Where the settlor explicitly and unambiguously describes that conduct in a no-contest clause, we are bound to enforce the settlor's clear intent. Accordingly, in the more recent case of Tobias v. Korman, 141 S.W.3d 468, 477 (Mo. App. 2004), the Eastern District of this court held that beneficiaries who asserted trust administration claims against the trustee forfeited their interest in the trust under a no-contest clause that provided that, "[i]f any beneficiary, excluding trustee, makes any allegation or causes litigation either prior to or after his death they will automatically forfeit their designated amount." (Emphasis added.)
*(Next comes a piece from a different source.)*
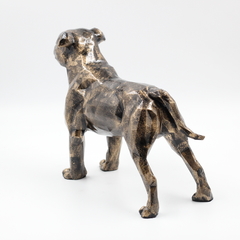 StaffBull I Staffordshire Bull Terrier em pé I Escultura na internet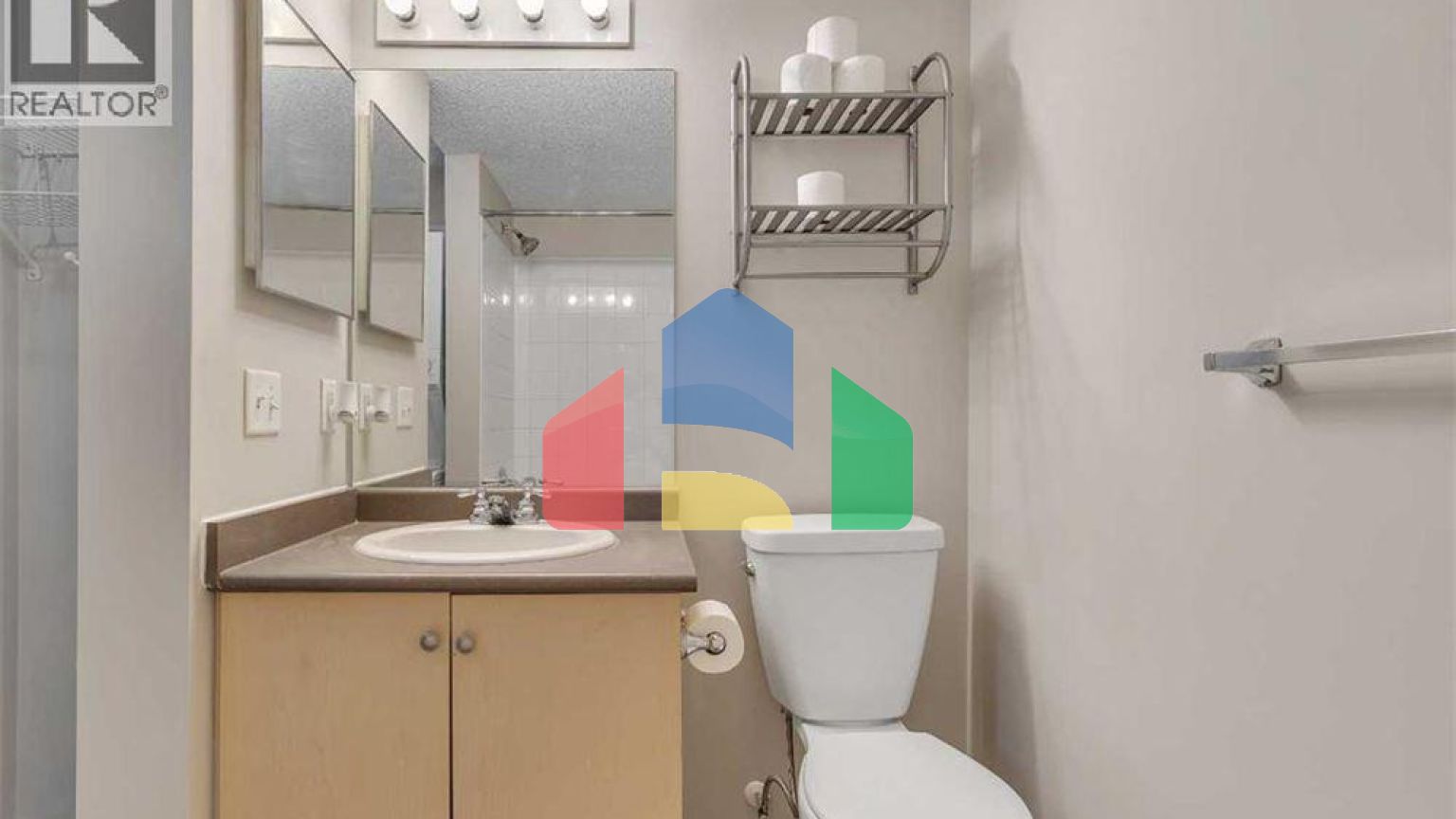 Residential - Single Family Home - Calgary, Canada - Canada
In determining what constitutes a “contest” or other violation of a no-contest or forfeiture provision, it would seem the facts of the particular case are to be considered, taken into account and applied with a careful regard for the phrasing or language of the no-contest or forfeiture clause; and, having in mind that forfeitures are not favored by the law, a no-contest or forfeiture provision is to be enforced where it is clear that the trustor (or testator) intended that the conduct in question should forfeit a beneficiary's interest.Cox v. Fisher, 322 S.W.2d 910, 915 (Mo. banc 1959) ; see also Chaney v. Cooper, 954 S.W.2d 510, 519 (Mo.App.W.D.1997) (in reviewing applicability of forfeiture provisions in wills, courts are to consider facts of the particular case, and those facts are to be considered and applied with careful regard for phrasing or language of the forfeiture clause, and, having in mind that forfeitures are not favored by the law); see also Tobias v. Korman, 141 S.W.3d 468, 477 (Mo.App.E.D.2004) (generally unfavored by the law, a no-contest clause is to be enforced where it is clear that the trustor (or testator) intended that the conduct in question should forfeit a beneficiary's interest under the trust (or will)).Here, the relevant no-contest provision, contained in Item Eleven, states that if a beneficiary shall, “contest the validity of this Trust Agreement, or shall attempt to vacate or change the same, or to alter or change any of the provisions hereof” then such beneficiary's interest would be forfeited. Under Missouri law, this clause must be strictly construed to determine whether any actions taken by Victor were of such a nature that the Grantor intended forfeiture.